● WHAT IS BEING ASKED
Quote verbatim the stretch of the data from the line containing "Considering what is" through the end of the data, including both ends.

● ENTRIES
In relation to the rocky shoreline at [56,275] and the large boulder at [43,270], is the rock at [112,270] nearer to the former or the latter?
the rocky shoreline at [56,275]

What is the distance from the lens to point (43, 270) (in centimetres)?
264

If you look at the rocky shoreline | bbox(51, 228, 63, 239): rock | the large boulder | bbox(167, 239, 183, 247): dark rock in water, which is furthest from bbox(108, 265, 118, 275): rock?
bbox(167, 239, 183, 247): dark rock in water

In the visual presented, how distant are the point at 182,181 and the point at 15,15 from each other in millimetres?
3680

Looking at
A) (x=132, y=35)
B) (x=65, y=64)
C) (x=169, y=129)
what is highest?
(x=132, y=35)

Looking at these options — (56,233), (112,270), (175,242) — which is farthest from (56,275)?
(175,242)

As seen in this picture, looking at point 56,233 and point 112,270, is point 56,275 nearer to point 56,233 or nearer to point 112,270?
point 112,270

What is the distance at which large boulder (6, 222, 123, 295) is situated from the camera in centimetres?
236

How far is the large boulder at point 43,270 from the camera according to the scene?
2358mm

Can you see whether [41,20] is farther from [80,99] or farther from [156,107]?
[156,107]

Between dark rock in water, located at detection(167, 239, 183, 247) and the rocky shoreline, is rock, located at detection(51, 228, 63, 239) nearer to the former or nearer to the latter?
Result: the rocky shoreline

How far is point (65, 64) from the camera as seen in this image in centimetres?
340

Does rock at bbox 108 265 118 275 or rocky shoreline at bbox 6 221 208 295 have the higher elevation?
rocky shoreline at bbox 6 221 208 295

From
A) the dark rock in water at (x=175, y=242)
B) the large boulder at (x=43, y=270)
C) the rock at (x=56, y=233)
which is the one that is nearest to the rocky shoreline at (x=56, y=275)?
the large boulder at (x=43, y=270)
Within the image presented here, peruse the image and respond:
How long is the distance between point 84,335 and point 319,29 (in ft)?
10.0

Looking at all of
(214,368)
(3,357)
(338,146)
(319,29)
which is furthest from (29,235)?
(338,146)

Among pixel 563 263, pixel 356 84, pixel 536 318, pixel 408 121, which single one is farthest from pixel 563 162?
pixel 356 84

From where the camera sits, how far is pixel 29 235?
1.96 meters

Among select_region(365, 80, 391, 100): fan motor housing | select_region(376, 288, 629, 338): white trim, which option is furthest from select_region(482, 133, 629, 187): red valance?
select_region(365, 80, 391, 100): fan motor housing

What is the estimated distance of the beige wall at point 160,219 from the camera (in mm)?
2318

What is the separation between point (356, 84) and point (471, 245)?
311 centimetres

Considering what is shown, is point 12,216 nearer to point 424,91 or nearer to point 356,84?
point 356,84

● TASK RESULT
Considering what is shown, is point 12,216 nearer to point 424,91 or nearer to point 356,84?
point 356,84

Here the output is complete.